癒されたアイネアを見て、リダとシャロン地方(カイサリアからヤッファにかけての海岸地帯)の人々は皆、主キリストを信じるようになりました(9章32-35節)。

そして今日の聖書の箇所に入ります。地中海に面したヤッファ(現在のテル・アビブのヤッファ)の町にヘブライ名はタビタ、ギリシャ名はドルカス(「牝のかもしか」の意)という婦人の信者がいました。「ドルカス」と言う名はこの婦人のスリムな姿と活発な活動を想像させます。彼女は数々のよい働きや慈善をしていた人でした。このような働きによって、ドルカスは教会にとってなくてはならない存在でした。彼女はやもめたちの世話や、自分のできる針仕事で衣服を作り与えていたのです。

ところが、そのころ彼女は病気になって、ついに死んだのです。ヤッファの教会の人々は悲しみ、落胆しました。人々は亡くなった彼女の体を洗い清め、別れを惜しみ、屋上の部屋に安置しました。かつてエリヤが、シドンのサレプタのやもめの子が死んだとき、階上の部屋に子ども寝かせて生き返らせたことがありました(列王記上17・17~24)。タビタも階上の部屋に置かれたのです。死は人生の最大の問題です。どうれば死別の悲しみが癒されるのでしょうか。どうしたら死を乗り越え、死に捕らわれない生き方ができるのでしょうか?

リダはヤッファに近かったので、弟子たちはペトロがリダにいると聞いて、二人の人を送り、「急いでわたしたちのところへ来てください」と頼みました。リダとヤッファの距離は近く、18キロでした。ここもフィリポの伝道地でした。使いのしらせを受けたペトロは、リダをたって、その二人と一緒に出かけました。人々はペトロが到着すると、屋上の部屋に案内しました。すると、かつてドルカスから施しを受けていたやもめたちは皆ペトロのそばに寄って来て、泣き悲しみながら、ドルカスが一緒にいたときに作ってくれた数々の下着や上着を見せました。
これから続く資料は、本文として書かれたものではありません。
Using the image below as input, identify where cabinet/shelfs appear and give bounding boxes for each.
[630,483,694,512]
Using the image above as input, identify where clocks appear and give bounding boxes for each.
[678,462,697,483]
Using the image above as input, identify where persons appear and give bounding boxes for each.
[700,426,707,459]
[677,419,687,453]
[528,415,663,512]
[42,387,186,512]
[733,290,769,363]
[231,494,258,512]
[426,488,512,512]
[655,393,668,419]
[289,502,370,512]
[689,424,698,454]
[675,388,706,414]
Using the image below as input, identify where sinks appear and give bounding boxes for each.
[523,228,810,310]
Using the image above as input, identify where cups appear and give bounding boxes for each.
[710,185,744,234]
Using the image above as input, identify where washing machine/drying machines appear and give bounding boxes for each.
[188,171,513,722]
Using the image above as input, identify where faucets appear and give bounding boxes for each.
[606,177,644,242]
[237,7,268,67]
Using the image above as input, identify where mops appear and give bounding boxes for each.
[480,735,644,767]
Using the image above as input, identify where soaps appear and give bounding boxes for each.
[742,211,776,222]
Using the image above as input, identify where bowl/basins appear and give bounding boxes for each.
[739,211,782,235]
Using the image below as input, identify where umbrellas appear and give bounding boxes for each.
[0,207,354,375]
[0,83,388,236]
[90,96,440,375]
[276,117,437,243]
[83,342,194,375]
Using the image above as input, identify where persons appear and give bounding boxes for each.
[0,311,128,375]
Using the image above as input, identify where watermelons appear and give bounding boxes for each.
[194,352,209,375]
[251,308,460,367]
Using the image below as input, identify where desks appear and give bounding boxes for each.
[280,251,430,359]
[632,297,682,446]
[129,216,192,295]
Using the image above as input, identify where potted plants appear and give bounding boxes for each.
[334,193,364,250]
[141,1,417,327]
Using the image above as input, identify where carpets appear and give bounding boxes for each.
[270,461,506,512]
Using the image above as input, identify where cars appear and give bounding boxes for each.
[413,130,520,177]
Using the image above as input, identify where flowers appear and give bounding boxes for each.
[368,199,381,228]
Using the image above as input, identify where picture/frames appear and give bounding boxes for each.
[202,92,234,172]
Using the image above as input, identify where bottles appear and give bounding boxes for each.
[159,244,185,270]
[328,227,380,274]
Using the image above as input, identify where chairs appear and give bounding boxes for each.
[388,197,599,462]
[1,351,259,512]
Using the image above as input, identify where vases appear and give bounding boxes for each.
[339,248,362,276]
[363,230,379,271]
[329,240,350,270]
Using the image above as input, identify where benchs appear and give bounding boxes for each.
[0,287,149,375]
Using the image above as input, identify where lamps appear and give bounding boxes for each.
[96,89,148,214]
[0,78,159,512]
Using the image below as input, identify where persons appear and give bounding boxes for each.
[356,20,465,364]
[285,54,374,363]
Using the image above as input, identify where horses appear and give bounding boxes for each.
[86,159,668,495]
ペトロは泣く女たち皆を外に出し、預言者エリヤ(列王記上17・19)やエリシャ(列王記下4・33)のように独りになり、ひざまずいて祈り、遺体に向かって、「タビタ、起きなさい」と言いました。すると、彼女は目を開き、ペトロを見て起き上がりました。ペトロは彼女に手を貸して立たせました。そして、信徒たちとやもめたちを呼び、生き返ったタビタを見せました。生き返ったタビタを見た人たちは、この信じられない出来事にどんなに驚いたことでしょう。そして喜んだことでしょう。この奇跡は終末に起きる復活の先取りのしるしでした。

ペトロがタビタのしたことは、かつて主イエスが会堂長ヤイロの娘を生き返らせた時と似ています(ルカ8・41~56)。主イエスは、三人の弟子たちと娘の父母を残し、他の人々を外に出しました。そして主イエスは「タリタ・クム」(アラム語=ヘブライ語の地方語)と言われました(マルコ5・41)。これは、「少女よ、(わたしはあなたに言う)起きなさい[エゲーレ]」という意味です。福音書記者マルコは、アラム語とギリシア語を話すユダヤ人であったと思われます。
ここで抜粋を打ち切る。